**Consigne 1:** D'après le texte, quel profit David Cameron affirme-t-il avoir tiré de la vente de ses parts en 2010 ?
**Consigne 2:** Résumez le texte en deux phrases.
**Consigne 3:** En vous appuyant sur le texte, expliquez en une ou deux phrases pourquoi David Cameron a vendu ses parts en 2010.
++++ Texte
Après trois jours de semi-déni et quatre communiqués gênés face aux accusations contenues dans les « Panama papers », le premier ministre britannique David Cameron a dû changer de braquet. Il a admis, dans la soirée du jeudi 7 avril, qu’il avait tiré profit du fonds fiduciaire (« trust ») que son père Ian, décédé en 2010, avait géré via le cabinet d’avocats panaméen Mossack Fonseca sans payer le moindre impôt pendant trente ans.
Lors d’une interview télévisée organisée spécialement sur la chaîne ITV, M. Cameron a reconnu que son épouse Samantha et lui-même avaient détenu entre 1997 et 2010 des parts de Blairmore Holding Inc, le fonds géré par son père. Cette période inclut l’époque où il était le leader de l’opposition conservatrice. Le premier ministre a affirmé avoir réalisé un profit de 19 000 livres (23 500 euros) en les vendant en 2010 juste avant de devenir premier ministre. « Je ne voulais pas que quelqu’un puisse dire que j’avais d’autres agendas ou des intérêts privés », a-t-il justifié, affirmant avoir, sur cette somme, payé l’impôt sur le revenu mais non celui sur les gains en capital.
++++++++
++++ Données fournies
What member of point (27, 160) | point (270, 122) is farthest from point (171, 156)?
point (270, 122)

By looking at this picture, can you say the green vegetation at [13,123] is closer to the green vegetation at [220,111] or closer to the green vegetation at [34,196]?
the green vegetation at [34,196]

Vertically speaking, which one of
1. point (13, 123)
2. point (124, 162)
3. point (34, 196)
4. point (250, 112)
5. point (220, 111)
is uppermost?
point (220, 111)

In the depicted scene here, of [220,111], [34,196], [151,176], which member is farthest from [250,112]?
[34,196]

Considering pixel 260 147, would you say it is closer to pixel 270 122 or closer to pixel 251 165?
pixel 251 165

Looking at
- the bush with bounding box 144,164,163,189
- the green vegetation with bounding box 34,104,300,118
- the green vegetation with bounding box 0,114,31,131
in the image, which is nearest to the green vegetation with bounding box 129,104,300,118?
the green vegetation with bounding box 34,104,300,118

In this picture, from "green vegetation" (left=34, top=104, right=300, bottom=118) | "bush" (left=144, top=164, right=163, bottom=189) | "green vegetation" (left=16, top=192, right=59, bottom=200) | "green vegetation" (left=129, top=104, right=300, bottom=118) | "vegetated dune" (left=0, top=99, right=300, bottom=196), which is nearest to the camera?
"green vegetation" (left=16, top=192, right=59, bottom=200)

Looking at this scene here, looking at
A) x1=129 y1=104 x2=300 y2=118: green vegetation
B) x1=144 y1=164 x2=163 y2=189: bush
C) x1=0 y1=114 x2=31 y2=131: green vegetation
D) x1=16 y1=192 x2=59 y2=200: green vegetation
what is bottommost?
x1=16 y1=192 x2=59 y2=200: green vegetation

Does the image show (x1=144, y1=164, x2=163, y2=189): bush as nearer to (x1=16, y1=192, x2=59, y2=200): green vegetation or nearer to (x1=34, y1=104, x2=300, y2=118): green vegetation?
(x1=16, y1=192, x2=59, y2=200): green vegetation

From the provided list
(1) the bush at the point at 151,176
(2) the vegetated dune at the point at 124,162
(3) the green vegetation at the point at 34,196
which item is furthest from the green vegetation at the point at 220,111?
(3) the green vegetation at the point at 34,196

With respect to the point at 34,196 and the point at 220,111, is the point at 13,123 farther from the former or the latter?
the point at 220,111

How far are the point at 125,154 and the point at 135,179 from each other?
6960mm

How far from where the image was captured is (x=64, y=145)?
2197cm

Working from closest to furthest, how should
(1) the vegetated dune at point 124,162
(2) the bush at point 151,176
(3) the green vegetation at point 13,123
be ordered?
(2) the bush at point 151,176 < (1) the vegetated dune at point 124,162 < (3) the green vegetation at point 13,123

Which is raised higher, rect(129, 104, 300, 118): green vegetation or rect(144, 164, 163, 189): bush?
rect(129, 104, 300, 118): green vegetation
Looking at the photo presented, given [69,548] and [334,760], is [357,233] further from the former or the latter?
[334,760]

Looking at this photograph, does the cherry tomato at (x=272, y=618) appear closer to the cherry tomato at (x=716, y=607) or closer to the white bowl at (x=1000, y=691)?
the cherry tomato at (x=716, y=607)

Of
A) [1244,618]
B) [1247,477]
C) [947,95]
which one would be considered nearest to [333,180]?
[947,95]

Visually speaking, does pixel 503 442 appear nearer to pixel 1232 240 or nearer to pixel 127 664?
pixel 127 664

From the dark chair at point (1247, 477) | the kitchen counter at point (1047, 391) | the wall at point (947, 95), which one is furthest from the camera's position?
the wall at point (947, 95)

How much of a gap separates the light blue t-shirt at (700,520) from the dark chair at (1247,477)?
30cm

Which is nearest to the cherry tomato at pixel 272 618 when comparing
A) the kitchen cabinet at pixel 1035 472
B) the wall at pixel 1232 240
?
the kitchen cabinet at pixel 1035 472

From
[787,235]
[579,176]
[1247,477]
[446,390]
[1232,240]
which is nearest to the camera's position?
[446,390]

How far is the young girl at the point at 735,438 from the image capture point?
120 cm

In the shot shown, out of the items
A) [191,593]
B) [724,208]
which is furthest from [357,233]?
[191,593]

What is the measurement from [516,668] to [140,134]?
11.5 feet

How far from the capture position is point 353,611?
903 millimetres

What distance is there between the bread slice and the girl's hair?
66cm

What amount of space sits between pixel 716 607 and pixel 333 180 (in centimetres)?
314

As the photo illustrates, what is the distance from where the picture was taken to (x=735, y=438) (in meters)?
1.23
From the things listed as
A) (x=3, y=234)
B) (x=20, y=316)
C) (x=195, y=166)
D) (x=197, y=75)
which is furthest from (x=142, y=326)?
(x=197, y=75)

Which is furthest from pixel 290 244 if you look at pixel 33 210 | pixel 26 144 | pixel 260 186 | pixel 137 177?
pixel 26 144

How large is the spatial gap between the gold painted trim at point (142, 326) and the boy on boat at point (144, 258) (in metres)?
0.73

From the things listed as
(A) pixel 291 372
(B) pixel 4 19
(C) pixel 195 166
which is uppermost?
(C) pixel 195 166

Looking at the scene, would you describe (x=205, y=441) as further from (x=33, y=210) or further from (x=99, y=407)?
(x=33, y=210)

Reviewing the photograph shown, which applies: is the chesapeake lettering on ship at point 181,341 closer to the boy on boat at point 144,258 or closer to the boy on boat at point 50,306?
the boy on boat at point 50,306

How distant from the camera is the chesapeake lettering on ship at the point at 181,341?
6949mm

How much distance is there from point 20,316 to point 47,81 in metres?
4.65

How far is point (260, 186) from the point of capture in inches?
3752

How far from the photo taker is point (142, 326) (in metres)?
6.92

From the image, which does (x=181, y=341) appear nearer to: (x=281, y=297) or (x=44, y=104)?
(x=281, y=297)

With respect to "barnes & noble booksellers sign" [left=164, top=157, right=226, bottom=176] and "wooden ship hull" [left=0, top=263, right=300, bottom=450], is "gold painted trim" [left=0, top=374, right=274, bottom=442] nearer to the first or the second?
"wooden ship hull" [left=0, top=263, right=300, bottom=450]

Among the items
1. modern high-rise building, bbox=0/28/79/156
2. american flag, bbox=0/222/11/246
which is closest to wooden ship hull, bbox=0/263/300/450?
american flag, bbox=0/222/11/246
++++++++
**Réponse attendue 1:** Un profit de 19 000 livres, soit 23 500 euros.

**Réponse attendue 2:** Après trois jours de semi-déni face aux accusations des « Panama papers », David Cameron a admis le jeudi 7 avril avoir tiré profit du fonds fiduciaire que son père avait géré via le cabinet Mossack Fonseca sans payer d'impôt pendant trente ans. Sur ITV, il a reconnu que son épouse et lui avaient détenu des parts de Blairmore Holding Inc entre 1997 et 2010, et qu'il les avait vendues en 2010 avec un profit de 19 000 livres, en payant l'impôt sur le revenu mais non celui sur les gains en capital.

**Réponse attendue 3:** Il les a vendues juste avant de devenir premier ministre parce qu'il ne voulait pas que quelqu'un puisse dire qu'il avait d'autres agendas ou des intérêts privés.